Ou ainda pior! O vídeo da reconstituição do crime com Amarildo e policiais federais numa lancha revelando o local no qual aconteceram os assassinatos é totalmente canastríssimo: (a) ninguém parece estar espontâneo, sempre preocupados com a “atuação” para as câmeras – um dos policiais até sorri diversas vezes de canto dos lábios cinicamente. Depois, os vídeos disponíveis tiveram as imagens dos rostos dos policiais pixeladas;

(b) Amarildo parece estar sempre dirigido pela narrativa ditada pelo policial ao seu lado dita. Na maior parte do tempo, Amarildo diz apenas “sim” ou “não”. Em outros momentos apenas repete o que o policial disse. 

A repercussão na imprensa internacional apontou o aparelhamento tanto da PF quanto da Funai – cujos de comando e coordenação estão ocupados por militares e policiais.

No timing do aumento do espaço na mídia tupiniquim sobre a repercussão midiática internacional, entrou em cena o affair do aumento dos combustíveis. Há meses represados, apenas esperando o timing certo.

Então, acompanhamos o tradicional telecatch de Bolsonaro se dizendo “traído” por um presidente e mais da metade do Conselho da Petrobrás escolhido por ele. 

O caso foi didático ao revelar que o PMiG não está sozinho: faz um consórcio com a agenda neoliberal da grande mídia cujos proprietários são rentistas. 

Para o jornalismo corporativo, o rendimento político-semiótico foi perfeito: (a) o problema nunca foi a paridade de preços internacional, mas um mundo em crise que navega pelos caminhos misteriosos de Deus: guerra na Ucrânia, pandemia etc. (b) a Petrobrás sofre ingerências “políticas” de Bolsonaro. O problema não é a política de preços da estatal, mas um ano eleitoral que favorece o “populismo” – discurso sintonizado com a agenda neoliberal-positivista de depreciação da política e enaltecimento de uma elite técnica.

Grande mídia na PsyOp da simulação da independência da PF


A carta da manga

Com a queda do ibope do telecatch, eis que a própria PF (para definitivamente limpar a sua imagem diante do evidente aparelhamento no caso Dom e Bruno) tira da manga a carta da “Operação Acesso Pago”, relativa ao tráfego de influências e corrupção para a liberação de recursos públicos do MEC para pastores e igrejas neopentecostais. 

Vale lembrar, que tudo começou com áudio vazado para o jornal Folha de São Paulo em março – modus operandi das estratégias de simulação e dissimulação do PMiG. E o timing perfeito da Operação Acesso Pago revelou o porquê do deliberado vazamento para “incriminar” Milton Ribeiro.

Temos os elementos de mais um perfeito telecatch: PF mostra-se como fazendo parte do Estado e não do governo Bolsonaro.
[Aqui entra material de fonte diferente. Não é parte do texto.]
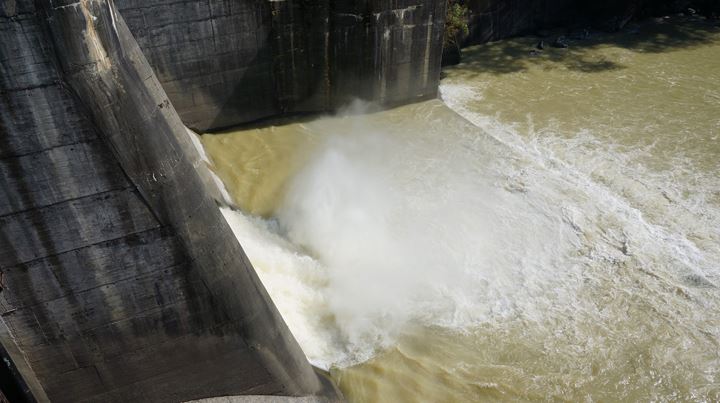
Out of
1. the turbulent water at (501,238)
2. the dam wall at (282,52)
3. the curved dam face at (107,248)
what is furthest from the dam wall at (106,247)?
the dam wall at (282,52)

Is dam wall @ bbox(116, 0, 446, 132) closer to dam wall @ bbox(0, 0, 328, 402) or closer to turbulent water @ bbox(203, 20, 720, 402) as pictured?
turbulent water @ bbox(203, 20, 720, 402)

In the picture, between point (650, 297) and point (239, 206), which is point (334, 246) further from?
point (650, 297)

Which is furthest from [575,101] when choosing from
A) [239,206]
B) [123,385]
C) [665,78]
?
[123,385]

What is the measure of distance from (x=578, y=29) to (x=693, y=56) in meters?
4.20

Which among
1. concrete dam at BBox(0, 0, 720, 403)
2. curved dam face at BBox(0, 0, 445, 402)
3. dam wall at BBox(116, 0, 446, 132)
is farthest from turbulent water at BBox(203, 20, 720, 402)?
curved dam face at BBox(0, 0, 445, 402)

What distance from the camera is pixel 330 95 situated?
15078 mm

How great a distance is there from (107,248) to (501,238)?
23.7 feet

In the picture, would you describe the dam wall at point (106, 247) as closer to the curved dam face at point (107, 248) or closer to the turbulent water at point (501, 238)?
the curved dam face at point (107, 248)

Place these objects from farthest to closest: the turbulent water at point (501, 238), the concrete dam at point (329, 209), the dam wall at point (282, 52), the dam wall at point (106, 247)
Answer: the dam wall at point (282, 52), the turbulent water at point (501, 238), the concrete dam at point (329, 209), the dam wall at point (106, 247)

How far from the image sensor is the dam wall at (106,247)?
→ 15.6 feet

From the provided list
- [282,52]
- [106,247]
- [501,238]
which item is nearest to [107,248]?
[106,247]

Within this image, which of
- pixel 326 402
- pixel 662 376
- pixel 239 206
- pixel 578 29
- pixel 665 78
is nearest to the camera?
pixel 326 402

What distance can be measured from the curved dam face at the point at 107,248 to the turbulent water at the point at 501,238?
6.78 feet

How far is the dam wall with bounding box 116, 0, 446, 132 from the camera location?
42.1ft
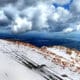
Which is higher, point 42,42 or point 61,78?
point 42,42

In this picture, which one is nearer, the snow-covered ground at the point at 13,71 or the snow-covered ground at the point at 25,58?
the snow-covered ground at the point at 13,71

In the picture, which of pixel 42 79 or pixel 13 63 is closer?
pixel 42 79

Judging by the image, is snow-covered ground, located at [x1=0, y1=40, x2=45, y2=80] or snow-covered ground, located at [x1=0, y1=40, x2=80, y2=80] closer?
snow-covered ground, located at [x1=0, y1=40, x2=45, y2=80]

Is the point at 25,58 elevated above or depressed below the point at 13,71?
above

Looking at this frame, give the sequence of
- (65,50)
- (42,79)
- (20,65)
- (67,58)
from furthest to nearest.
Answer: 1. (65,50)
2. (67,58)
3. (20,65)
4. (42,79)

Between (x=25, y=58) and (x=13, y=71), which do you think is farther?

De imediato, o chefe do Executivo foi enfático em entrevista à rádio Itatiaia: “Sinal de que estão agindo e que não interfiro na PF”.

Porém, um bom telecatch tem que ser ambíguo, para criar a espiral de interpretações, aumentar a temperatura do atrito e dar pernas mais longas a um não-acontecimento.

No cárcere da PF em São Paulo, Milton Ribeiro recebeu a notícia de que um desembargador do TRF decidiu pela cassação da sua prisão preventiva – não para menos que Ribeiro não embarcou para a PF de Brasília no dia anterior, conforme originalmente determinado.

PF reage indignada em nota dizendo que devido a “decisão superior” o “delegado deixou de ter autonomia investigativa e administrativa para conduzir inquérito Policial deste caso com independência e segurança institucional”.

De aparelhada, agora a PF posa de “independente” e vítima de “ingerências políticas”.

Telecatchs trabalham com esse duplo jogo de dissimulação (ocultamento) e simulação (blefe): primeiro, ocultar a central de comando, controle e inteligência do PMiG que opera por fora da Política. Principalmente através da ilusão de ótica da refração de Bolsonaro; e, segundo, os sucessivos blefes de não-notícias com o objetivo de sequestrar a pauta da mídia (grande e independente) que sempre anda a reboque dessa central do PMiG por ação e reação.